自分の能力を発揮する以前に、自分の緊張や恐怖心を抑えることにエネルギーを使ってしまうのです。
別なことにエネルギーを使っているというのは、緊張や恐怖心を抑えることにエネルギーを注いでいるのです。
なので、100%能力が発揮できないわけです。

能力を発揮できる状態と言葉
過去のパフォーマンスを振り返ると、失敗ばかりではないはずです。
能力を発揮できた過去の成功体験を思い出してみてください。
うまくいった、うれしい結果が出たその時の自分の状態を感じてみます。
自信がある、希望がある、やる気がある、そういう身体や心の状態を思い出してみます。
そのポジティブ体験の五感情報を思い出すことで、自分の「良い状態」を知ることができます。
五感情報というのは、視覚、聴覚、身体感覚(味覚や嗅覚も含みます)のそれぞれで見たもの、聞いたもの、感じたもののすべてです。

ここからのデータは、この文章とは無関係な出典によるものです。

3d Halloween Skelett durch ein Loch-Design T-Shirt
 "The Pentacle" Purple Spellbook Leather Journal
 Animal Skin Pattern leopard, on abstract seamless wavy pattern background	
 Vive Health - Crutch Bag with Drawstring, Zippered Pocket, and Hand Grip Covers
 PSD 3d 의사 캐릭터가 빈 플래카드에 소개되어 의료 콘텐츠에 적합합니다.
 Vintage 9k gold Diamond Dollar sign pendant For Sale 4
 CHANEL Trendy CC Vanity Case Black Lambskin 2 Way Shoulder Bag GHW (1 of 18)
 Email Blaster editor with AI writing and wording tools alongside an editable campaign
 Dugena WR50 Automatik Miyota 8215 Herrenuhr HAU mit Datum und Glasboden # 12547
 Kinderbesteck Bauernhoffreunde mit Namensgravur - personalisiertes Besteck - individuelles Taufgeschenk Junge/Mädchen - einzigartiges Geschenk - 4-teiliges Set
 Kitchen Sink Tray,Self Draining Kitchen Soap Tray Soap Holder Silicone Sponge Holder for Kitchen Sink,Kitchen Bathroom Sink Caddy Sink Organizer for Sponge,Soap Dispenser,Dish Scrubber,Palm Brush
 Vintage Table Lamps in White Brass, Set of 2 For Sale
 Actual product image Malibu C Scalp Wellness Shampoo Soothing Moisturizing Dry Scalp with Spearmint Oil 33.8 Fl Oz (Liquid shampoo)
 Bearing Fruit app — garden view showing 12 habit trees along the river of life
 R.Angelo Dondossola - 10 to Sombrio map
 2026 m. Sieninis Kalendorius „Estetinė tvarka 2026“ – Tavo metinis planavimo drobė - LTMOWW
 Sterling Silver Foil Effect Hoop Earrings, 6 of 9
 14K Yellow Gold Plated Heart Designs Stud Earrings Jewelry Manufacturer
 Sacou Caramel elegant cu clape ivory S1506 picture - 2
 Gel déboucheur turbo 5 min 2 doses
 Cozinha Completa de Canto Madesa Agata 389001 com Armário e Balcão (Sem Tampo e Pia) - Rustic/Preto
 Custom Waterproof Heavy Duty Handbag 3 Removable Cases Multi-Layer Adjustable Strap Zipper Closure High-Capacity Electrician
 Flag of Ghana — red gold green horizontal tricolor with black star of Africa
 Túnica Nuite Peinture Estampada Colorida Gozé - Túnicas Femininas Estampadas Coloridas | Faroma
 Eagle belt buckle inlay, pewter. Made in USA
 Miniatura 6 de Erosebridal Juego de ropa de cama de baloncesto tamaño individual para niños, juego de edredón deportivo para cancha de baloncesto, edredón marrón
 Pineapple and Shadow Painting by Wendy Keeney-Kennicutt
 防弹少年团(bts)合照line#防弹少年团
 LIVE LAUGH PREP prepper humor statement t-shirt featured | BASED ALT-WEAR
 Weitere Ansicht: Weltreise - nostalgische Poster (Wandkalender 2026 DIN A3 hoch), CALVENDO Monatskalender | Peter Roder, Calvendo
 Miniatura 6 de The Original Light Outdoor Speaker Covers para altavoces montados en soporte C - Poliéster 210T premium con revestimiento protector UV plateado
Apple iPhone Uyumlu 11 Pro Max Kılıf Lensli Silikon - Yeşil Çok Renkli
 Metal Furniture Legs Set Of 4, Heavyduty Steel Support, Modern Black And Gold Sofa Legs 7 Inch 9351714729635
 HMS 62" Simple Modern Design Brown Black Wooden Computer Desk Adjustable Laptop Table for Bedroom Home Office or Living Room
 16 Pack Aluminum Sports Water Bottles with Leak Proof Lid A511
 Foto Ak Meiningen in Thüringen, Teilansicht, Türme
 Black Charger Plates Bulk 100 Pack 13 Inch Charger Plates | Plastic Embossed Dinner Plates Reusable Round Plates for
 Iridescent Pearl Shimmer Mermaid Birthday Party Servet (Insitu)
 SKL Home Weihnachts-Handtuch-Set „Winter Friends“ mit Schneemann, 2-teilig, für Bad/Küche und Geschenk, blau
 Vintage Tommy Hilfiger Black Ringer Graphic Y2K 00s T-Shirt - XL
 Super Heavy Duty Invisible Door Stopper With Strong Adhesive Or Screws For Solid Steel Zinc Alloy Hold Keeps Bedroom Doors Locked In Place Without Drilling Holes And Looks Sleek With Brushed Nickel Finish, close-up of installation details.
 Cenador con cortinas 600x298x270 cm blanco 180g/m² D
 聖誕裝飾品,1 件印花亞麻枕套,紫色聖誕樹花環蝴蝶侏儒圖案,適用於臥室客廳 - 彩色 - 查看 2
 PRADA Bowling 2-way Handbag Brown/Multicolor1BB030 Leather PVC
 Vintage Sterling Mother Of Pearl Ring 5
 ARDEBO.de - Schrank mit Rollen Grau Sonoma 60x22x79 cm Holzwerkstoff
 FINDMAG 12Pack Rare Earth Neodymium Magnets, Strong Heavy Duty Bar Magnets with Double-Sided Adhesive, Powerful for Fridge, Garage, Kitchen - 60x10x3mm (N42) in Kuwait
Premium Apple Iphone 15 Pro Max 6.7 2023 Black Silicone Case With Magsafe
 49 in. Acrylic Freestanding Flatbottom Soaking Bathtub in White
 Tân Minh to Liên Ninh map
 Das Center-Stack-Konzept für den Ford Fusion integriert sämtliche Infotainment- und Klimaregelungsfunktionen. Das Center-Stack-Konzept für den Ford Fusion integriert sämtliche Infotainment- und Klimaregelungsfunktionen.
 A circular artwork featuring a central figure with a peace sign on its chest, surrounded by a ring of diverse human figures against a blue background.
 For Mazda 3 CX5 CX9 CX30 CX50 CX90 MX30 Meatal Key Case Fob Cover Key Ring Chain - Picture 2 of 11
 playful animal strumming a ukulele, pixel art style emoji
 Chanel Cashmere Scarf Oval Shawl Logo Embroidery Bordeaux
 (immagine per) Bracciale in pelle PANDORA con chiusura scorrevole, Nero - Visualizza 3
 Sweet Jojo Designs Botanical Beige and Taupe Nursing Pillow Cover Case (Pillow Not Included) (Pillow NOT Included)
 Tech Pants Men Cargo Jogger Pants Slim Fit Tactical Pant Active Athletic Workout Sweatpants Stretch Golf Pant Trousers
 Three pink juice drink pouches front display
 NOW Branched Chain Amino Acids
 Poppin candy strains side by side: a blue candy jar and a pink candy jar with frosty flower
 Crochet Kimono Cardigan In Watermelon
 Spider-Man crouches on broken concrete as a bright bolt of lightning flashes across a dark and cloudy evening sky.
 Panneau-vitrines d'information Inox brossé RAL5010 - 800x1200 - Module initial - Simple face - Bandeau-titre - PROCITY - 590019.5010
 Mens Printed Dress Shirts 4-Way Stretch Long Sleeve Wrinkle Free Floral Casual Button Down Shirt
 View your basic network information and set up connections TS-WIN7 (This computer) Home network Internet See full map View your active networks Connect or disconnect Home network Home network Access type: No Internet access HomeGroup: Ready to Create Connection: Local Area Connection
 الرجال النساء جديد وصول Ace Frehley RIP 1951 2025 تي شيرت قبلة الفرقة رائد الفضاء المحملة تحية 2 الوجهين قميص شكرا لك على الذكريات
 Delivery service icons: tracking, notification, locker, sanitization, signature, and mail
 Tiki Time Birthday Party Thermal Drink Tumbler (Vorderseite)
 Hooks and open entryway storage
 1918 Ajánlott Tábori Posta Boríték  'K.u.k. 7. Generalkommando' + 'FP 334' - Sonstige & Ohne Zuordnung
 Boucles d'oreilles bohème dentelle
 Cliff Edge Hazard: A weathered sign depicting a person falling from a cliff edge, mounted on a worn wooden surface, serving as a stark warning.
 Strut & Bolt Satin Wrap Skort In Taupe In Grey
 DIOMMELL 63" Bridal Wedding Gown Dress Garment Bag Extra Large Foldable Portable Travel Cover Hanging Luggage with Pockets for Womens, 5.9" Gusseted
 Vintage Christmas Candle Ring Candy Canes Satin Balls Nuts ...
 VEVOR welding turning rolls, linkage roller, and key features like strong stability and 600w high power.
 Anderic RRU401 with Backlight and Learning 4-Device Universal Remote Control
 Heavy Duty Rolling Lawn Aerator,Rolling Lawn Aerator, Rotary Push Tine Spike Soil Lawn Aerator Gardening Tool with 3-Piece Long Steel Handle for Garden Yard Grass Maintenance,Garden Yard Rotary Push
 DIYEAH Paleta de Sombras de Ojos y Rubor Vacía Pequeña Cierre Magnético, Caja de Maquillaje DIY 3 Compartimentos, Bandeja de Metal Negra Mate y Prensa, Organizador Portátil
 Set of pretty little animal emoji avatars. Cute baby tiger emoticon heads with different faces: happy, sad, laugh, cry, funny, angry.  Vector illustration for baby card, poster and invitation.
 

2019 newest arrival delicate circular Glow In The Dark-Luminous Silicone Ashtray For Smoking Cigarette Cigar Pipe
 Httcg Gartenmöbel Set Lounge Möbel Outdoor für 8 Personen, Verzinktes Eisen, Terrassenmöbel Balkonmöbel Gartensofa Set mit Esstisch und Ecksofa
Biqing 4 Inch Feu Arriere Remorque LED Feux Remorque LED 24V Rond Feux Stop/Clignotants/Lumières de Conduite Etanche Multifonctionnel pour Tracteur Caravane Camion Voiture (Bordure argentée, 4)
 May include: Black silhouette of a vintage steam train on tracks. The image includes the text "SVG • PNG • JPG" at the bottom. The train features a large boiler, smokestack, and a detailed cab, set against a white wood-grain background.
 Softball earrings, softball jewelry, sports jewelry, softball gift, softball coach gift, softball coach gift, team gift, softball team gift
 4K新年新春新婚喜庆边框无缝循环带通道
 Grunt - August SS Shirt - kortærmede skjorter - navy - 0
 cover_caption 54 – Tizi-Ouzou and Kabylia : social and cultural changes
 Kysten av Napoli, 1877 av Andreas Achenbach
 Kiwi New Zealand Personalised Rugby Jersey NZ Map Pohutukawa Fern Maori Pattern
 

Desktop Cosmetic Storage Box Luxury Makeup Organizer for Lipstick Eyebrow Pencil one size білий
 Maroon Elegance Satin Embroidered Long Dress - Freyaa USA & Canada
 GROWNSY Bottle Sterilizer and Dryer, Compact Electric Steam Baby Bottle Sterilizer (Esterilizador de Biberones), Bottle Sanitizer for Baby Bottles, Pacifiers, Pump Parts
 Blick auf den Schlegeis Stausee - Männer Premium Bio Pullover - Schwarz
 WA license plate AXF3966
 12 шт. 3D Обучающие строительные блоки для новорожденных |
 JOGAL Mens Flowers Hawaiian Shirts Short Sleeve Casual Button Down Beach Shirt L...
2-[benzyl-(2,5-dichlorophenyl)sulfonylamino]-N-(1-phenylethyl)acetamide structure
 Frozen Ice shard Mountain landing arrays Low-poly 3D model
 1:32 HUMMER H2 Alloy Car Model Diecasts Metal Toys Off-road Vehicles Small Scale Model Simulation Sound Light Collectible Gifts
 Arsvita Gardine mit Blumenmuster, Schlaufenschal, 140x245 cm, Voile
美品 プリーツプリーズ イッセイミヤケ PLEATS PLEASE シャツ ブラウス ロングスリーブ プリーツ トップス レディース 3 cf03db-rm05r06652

そのうまくいった、成功した時には、何が見えていましたか?
何が聞こえていましたか?
どんな身体感覚を感じていましたか?
まず、自分が能力を発揮できた状態をイメージして脳に定着させることをします。
いわゆるリソースフルな状態を思い出します。
リソースフルとは、自分の持っている資源や能力を最大限に発揮している状態をいいます。
リソースフルな状態でいるときには、「自分には能力ある。」「自分にはできる。」という思考や感情を持っています。
もう一つの言い方をすると、やる気がある状態です。
「やる気がある」ということは思考ではなく、気分のよい感覚や好ましい身体感覚を感じている時なのです。
自分のよい状態を知って、能力を発揮できる状態を管理できるとNLPでは考えます。
やる気がないと、頭で考えてそうすることが正しいとわかっていても、それをするのが嫌だと感じているのでなかなか行動に移せません。
しかし、強いやる気を持っていると容易に実行できます。
やる気を引き出すには、過去のうまくいった体験を思い出すこと、その時見えていたもの、聞こえていたもの、身体感覚を思い出し、感じることです。
そしてもう一つ、言葉があります。
ポジティブな言葉は人を前向きな気持ちにしてくれます。
言葉には情感があります。
「うれしい」「楽しい」「調子いい」「すばらしい」「最高」「君には能力がある」「ありがとう」…。
言葉は気持ちに影響を与えます。
言葉によって、私たちはその言葉に反応するイメージを見たり聞いたりします。
肯定的な言葉は、それを聞いた人をうれしいことや感謝できたこと、達成したことなどを思い出させ、ポジティブな気持ちや感覚につなげます。
ですから、ネガティブな言葉ではなく、ポジティブな言葉を意識的に使うことがいいのです。